Vibrio vulnificus is a potentially deadly bacteria. While it can destroy tissue, officials said it is not a flesh-eating disease, as some media outlets have stated.
Annually, the Florida Department of Health issues a release to remind Floridians of ways to protect themselves and minimize exposure to the naturally occurring bacterium found in warm, salt and brackish seawater.
In 2015, the department has reported eight cases of Vibrio vulnificus infections, which include two deaths. Areas of reported cases of Vibrio vulnificus in 2015 include, Marion (fatal), Brevard (fatal), Brevard (2), Duval, Pasco, Santa Rosa, and St. Lucie counties.
According to the Department, Vibrio vulnificus infections are rare.
Friday, the Department of Health and the CDC, provided Ocala Post with some important facts about Vibrio vulnificus.
The bacterium does not pose a risk to a normal healthy person who does not have open cuts, scratches, blisters, or other types of open wounds. Therefore, it is safe for a healthy person to swim in Florida’s coastal waters.
Vibrio vulnificus is a bacterium in the same family as those that cause cholera and Vibrio parahaemolyticus. It normally lives in warm seawater and is part of a group of vibrios that are called “halophilic” because they require salt.
According to the CDC, the bacteria could cause gastroenteritis and in rare cases it can lead to septicemia, or an infection of the blood. If the bacteria infects the body through an open wound, the injury can become necrotic and amputations may become necessary to save a person’s life.
Vulnificus can cause disease in those who eat contaminated seafood or have an open wound that is exposed to seawater. Among healthy people, ingestion of vulnificus can cause vomiting, diarrhea, and abdominal pain.
In immunocompromised persons, particularly those with chronic liver disease, vulnificus can infect the bloodstream, causing a severe and life-threatening illness characterized by fever and chills, decreased blood pressure (septic shock), and blistering skin lesions. Vulnificus bloodstream infections are fatal about 50% of the time.

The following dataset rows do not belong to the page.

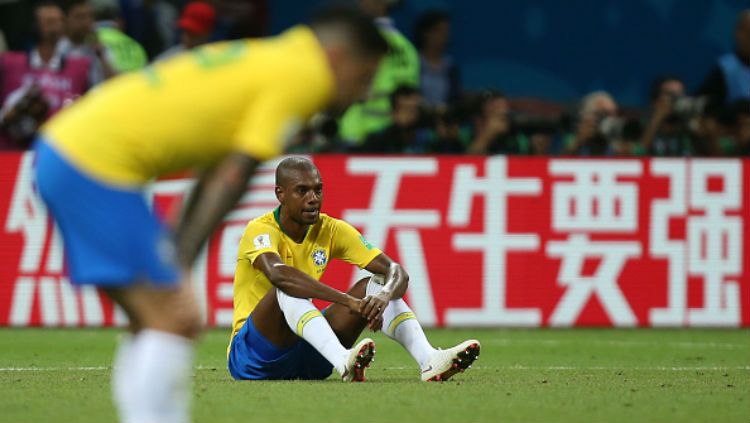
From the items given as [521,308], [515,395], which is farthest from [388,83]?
[515,395]

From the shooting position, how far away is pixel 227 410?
7.38 metres

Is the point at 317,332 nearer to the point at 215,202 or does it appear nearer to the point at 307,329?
the point at 307,329

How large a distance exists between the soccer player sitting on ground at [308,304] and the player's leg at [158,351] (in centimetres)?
302

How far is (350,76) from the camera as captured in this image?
5.50 meters

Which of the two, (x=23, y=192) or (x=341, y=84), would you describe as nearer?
(x=341, y=84)

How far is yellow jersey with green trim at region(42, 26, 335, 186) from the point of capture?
529 cm

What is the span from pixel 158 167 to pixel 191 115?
22 centimetres

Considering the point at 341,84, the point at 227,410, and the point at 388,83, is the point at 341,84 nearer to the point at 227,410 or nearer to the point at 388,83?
the point at 227,410

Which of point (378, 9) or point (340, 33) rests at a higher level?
point (340, 33)

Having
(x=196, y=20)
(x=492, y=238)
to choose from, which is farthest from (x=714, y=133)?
(x=196, y=20)

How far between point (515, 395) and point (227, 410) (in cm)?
164

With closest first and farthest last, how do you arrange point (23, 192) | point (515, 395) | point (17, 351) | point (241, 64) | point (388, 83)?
point (241, 64) → point (515, 395) → point (17, 351) → point (23, 192) → point (388, 83)

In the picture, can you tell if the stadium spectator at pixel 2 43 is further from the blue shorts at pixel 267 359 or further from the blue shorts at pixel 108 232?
the blue shorts at pixel 108 232

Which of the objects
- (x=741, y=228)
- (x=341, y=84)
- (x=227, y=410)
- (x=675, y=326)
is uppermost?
(x=341, y=84)
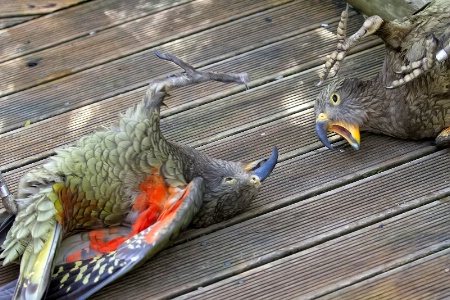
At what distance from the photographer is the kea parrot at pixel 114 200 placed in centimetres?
251

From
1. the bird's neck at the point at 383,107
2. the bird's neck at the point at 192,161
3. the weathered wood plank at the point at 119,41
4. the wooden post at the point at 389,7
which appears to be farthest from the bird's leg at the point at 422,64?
the weathered wood plank at the point at 119,41

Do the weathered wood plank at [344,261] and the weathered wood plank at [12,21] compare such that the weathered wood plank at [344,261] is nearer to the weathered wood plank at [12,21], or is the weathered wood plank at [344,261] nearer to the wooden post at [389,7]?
the wooden post at [389,7]

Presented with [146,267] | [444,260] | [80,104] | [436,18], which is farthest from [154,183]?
[436,18]

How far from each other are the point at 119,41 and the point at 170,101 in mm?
552

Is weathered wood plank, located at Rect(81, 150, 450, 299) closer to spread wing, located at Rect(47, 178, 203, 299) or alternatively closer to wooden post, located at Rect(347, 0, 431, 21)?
spread wing, located at Rect(47, 178, 203, 299)

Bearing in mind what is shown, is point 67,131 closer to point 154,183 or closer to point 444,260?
point 154,183

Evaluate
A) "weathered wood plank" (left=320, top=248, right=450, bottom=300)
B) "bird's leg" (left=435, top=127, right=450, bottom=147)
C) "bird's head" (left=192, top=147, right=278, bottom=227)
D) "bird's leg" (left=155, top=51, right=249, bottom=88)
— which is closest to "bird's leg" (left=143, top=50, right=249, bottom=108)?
"bird's leg" (left=155, top=51, right=249, bottom=88)

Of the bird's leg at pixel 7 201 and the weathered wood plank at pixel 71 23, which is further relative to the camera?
the weathered wood plank at pixel 71 23

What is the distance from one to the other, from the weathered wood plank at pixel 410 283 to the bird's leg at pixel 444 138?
21.8 inches

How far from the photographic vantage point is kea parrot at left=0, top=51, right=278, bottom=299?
2.51 meters

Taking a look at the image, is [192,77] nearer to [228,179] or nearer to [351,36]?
[228,179]

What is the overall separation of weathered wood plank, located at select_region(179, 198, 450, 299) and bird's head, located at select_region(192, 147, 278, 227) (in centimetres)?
27

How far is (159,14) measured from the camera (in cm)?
392

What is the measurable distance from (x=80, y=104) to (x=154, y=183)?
0.89m
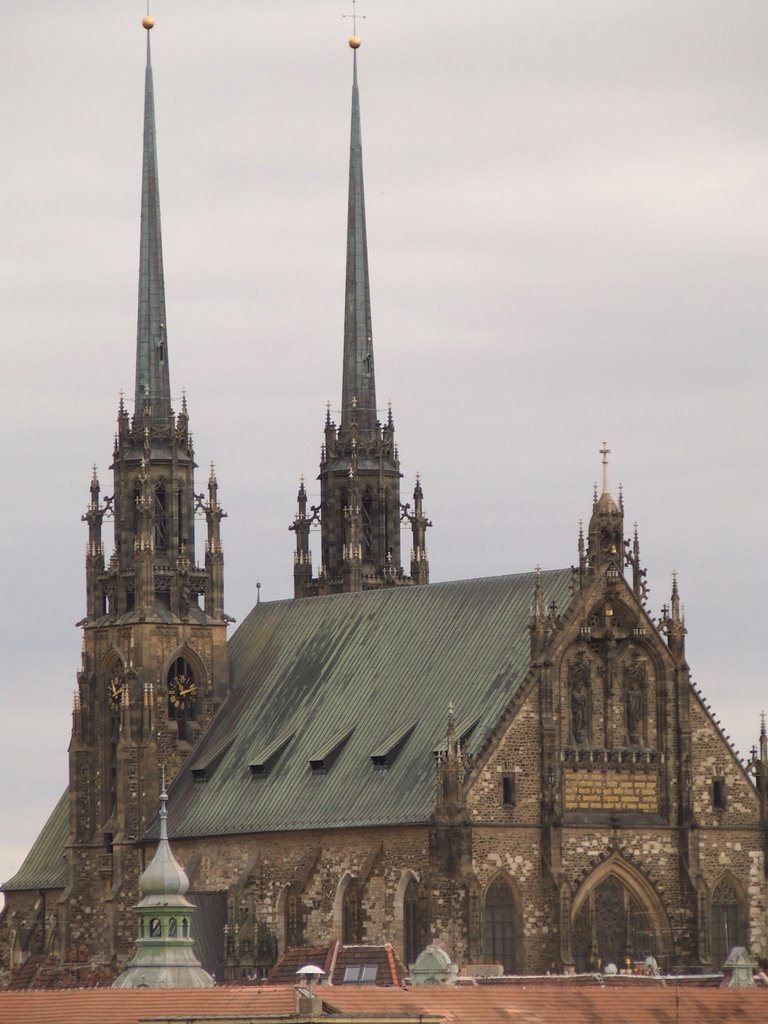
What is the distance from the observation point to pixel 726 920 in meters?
175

Vulnificus can cause an infection of the skin when open wounds are exposed to warm seawater; these infections may lead to skin breakdown and ulceration. Persons who are immunocompromised are at higher risk for invasion of the organism into the bloodstream and potentially fatal complications.
Although oysters can be harvested legally only from waters free from fecal contamination, even legally harvested oysters can be contaminated with vulnificus because the bacterium is naturally present in marine environments. Vulnificus does not alter the appearance, taste, or odor of oysters.
Florida’s beaches and water are safe to enjoy responsibly—risk of infection is minimal if you take proper precautions.
- Avoid exposing open wounds to warm saltwater, brackish water or to raw shellfish
- Wear protective clothing when handling raw shellfish
- Cook shellfish thoroughly and avoid food contamination with juices from raw seafood
- Eat shellfish promptly after cooking and refrigerate leftovers
Timely, voluntary reporting of vulnificus infections to CDC and to regional offices of the Food and Drug Administration (FDA) will help collaborative efforts to improve investigation of these infections. Regional FDA specialists with expert knowledge about shellfish assist state officials with tracebacks of shellfish and, when notified rapidly about cases, arez able to sample harvest waters to discover possible sources of infection and to close oyster beds when problems are identified. Ongoing research may help us to predict environmental or other factors that increase the chance that oysters carry pathogens.
Individuals who are immunocompromised, e.g chronic liver disease, kidney disease, or weakened immune system, should wear proper foot protection to prevent cuts and injury caused by rocks and shells on the beach.
The Florida Department of Health said that there is not cause for panic.